The total logit diff between “a” and “an” contributed by layer 31 seems to be ~1.5 based on your logit lens figure, but your neuron only contributes ~0.4 -- do you have a sense of how exactly the remaining 1.1 is divided?
What’s going on with the negative logit lens layers?
Is there a reason you focus on output congruence as opposed to cosine similarity (which is just normalized congruence)? Intuitively, it seems like the scale of the output vector of an MLP neuron can relatively arbitrary (only constrained to some extent by weight decay), since you can always scale the input instead. Do you expect the results to be different if you used that metric instead?

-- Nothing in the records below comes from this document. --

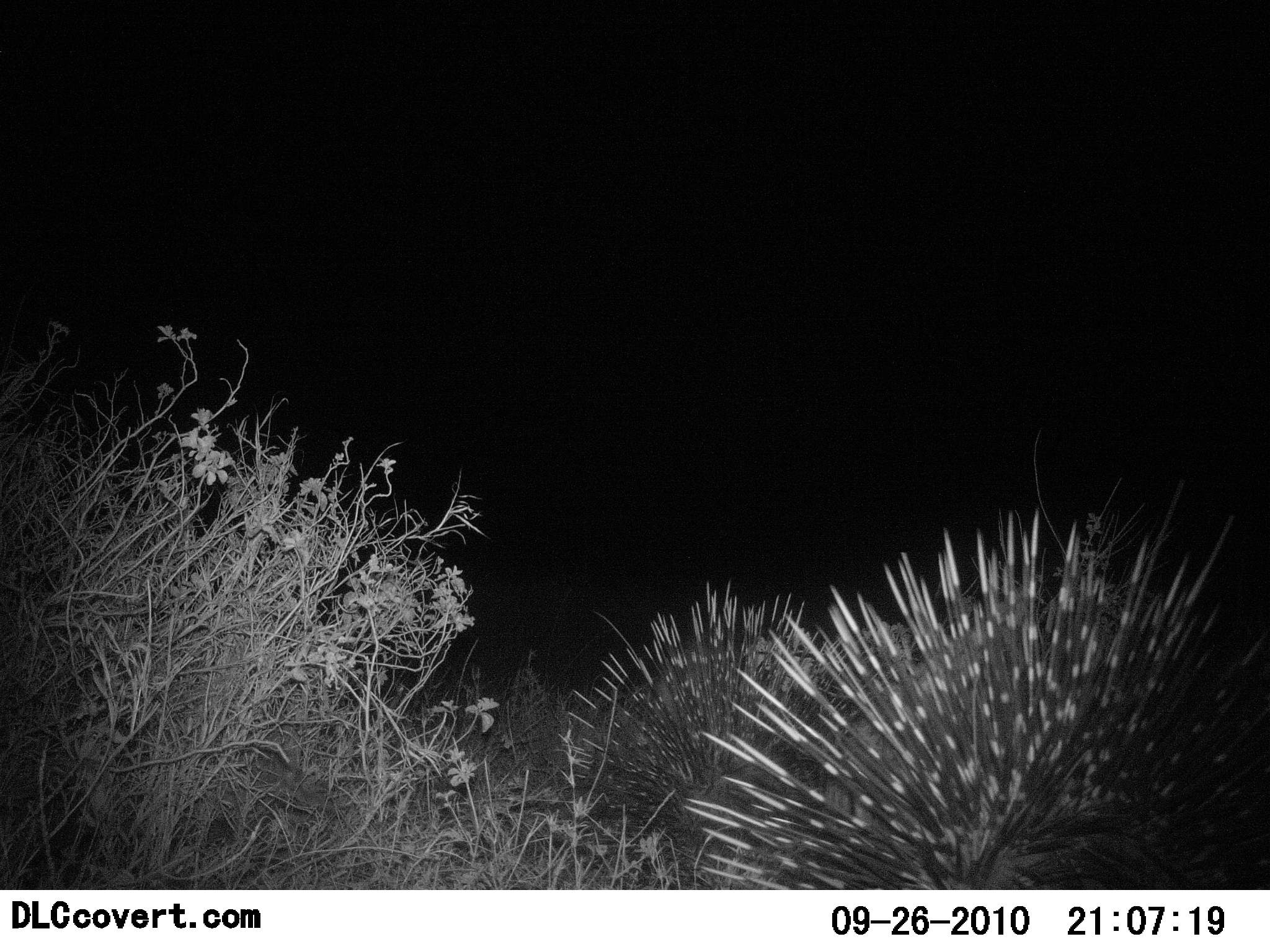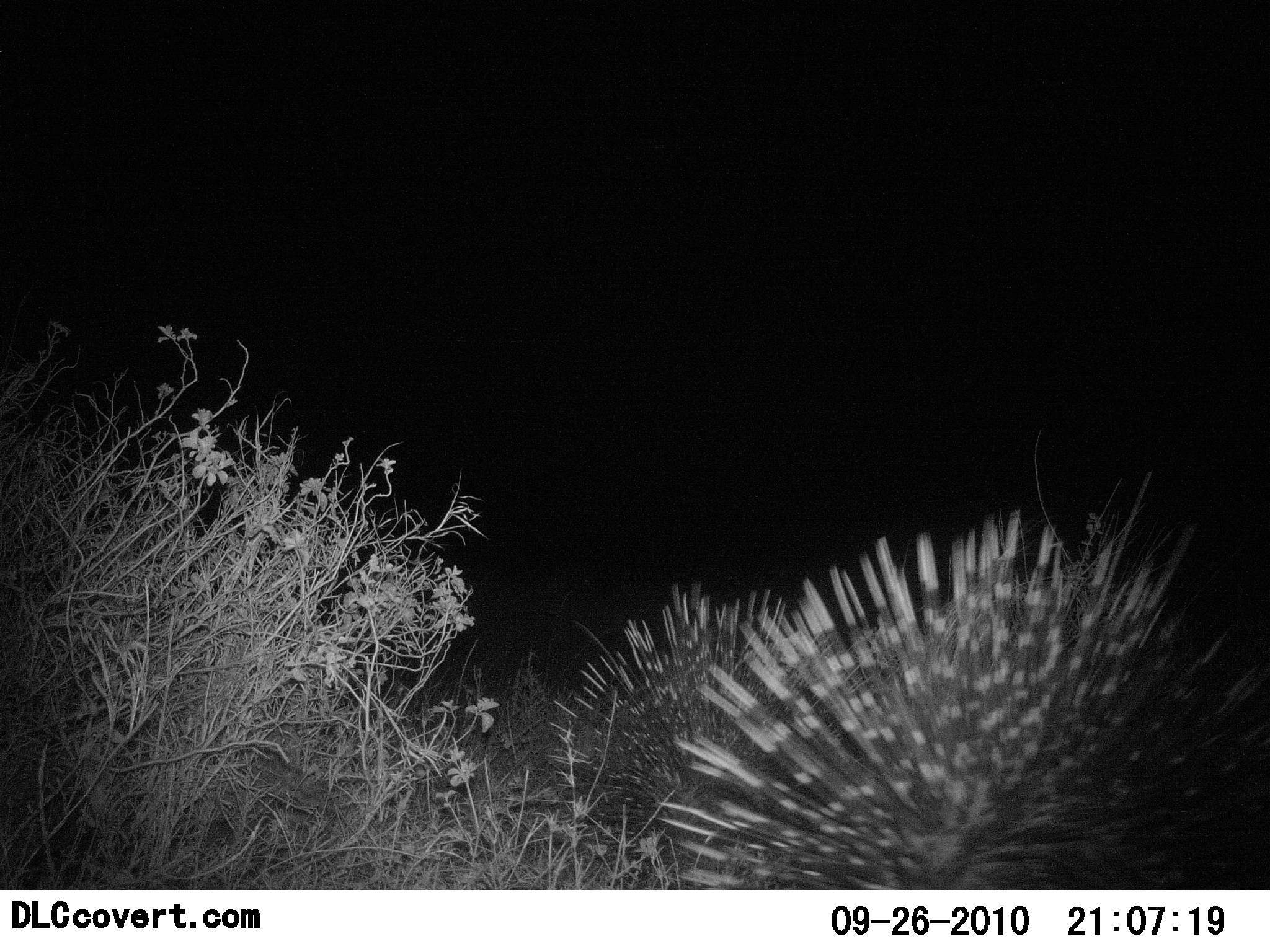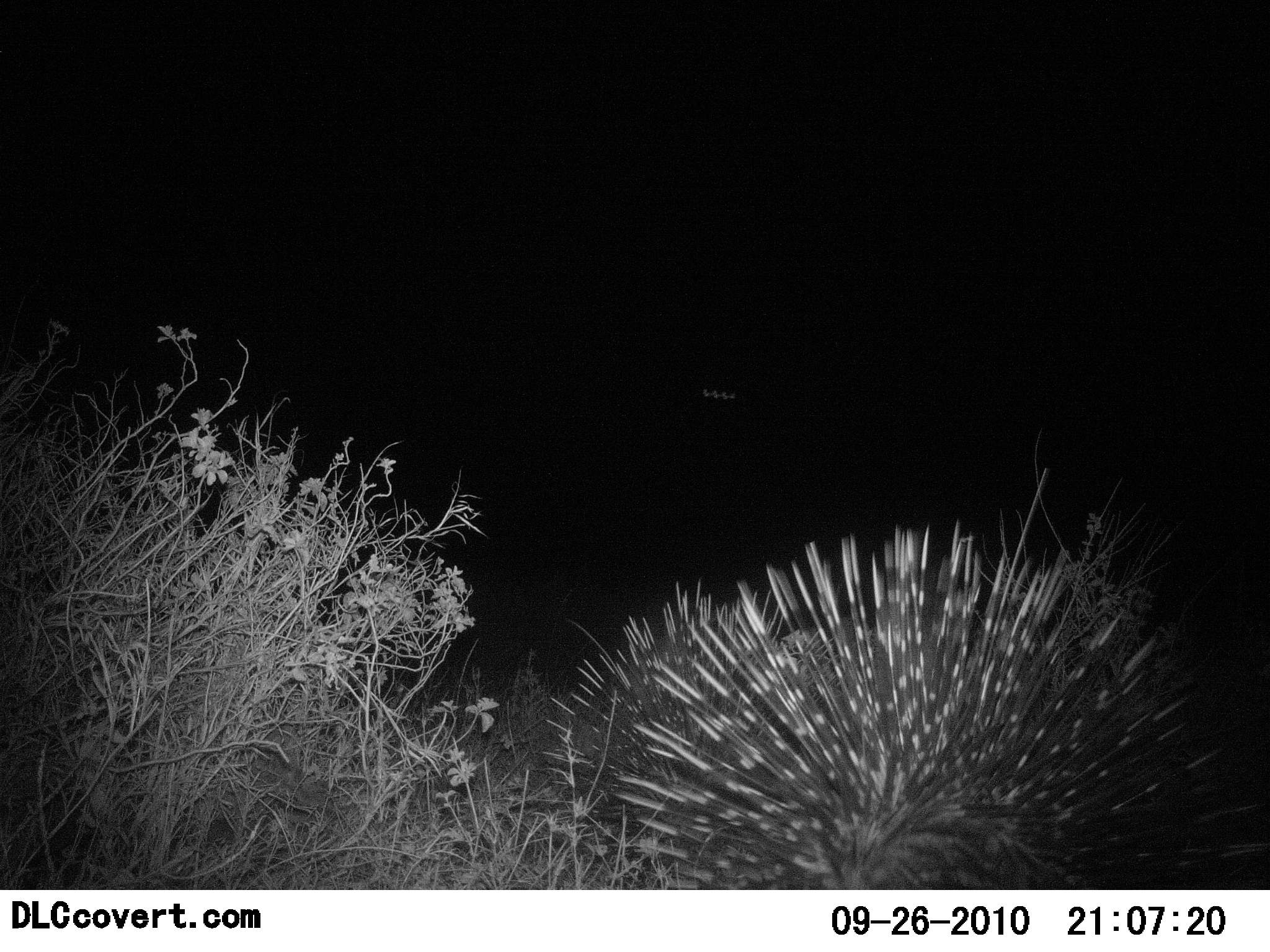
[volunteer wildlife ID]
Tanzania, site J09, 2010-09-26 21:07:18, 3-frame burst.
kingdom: Animalia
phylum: Chordata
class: Mammalia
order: Rodentia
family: Hystricidae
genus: Hystrix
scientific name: Hystrix cristata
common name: crested porcupine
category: porcupine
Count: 2.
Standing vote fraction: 18%.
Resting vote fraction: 0%.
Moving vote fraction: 71%.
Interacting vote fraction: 0%.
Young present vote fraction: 0%.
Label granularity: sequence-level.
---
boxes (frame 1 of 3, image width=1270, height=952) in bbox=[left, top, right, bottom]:
animal: bbox=[679, 508, 1270, 889]; bbox=[552, 581, 849, 835]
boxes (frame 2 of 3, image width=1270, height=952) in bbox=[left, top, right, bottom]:
animal: bbox=[652, 506, 1270, 889]; bbox=[545, 581, 803, 834]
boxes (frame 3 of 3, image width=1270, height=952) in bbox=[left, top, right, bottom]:
animal: bbox=[608, 521, 1270, 891]; bbox=[534, 578, 804, 821]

(I’m guessing not because of the activation patching experiment)
The total logit diff between “a” and “an” contributed by layer 31 seems to be ~1.5 based on your logit lens figure, but your neuron only contributes ~0.4 -- do you have a sense of how exactly the remaining 1.1 is divided?
Sorry we didn’t explain what the scales are on the figures! I’ve added a clarification in the post. The first graph is the absolute logit difference between " a" and " an". For each of the activation patching figures, the metric shown is the relative logit recovery:
So 1 means the patch recovered the same logit diff as the clean prompt, 0 means patch didn’t change the corrupted prompt’s logit diff, <0 means the patch made the logit diff worse than the corrupted prompt etc.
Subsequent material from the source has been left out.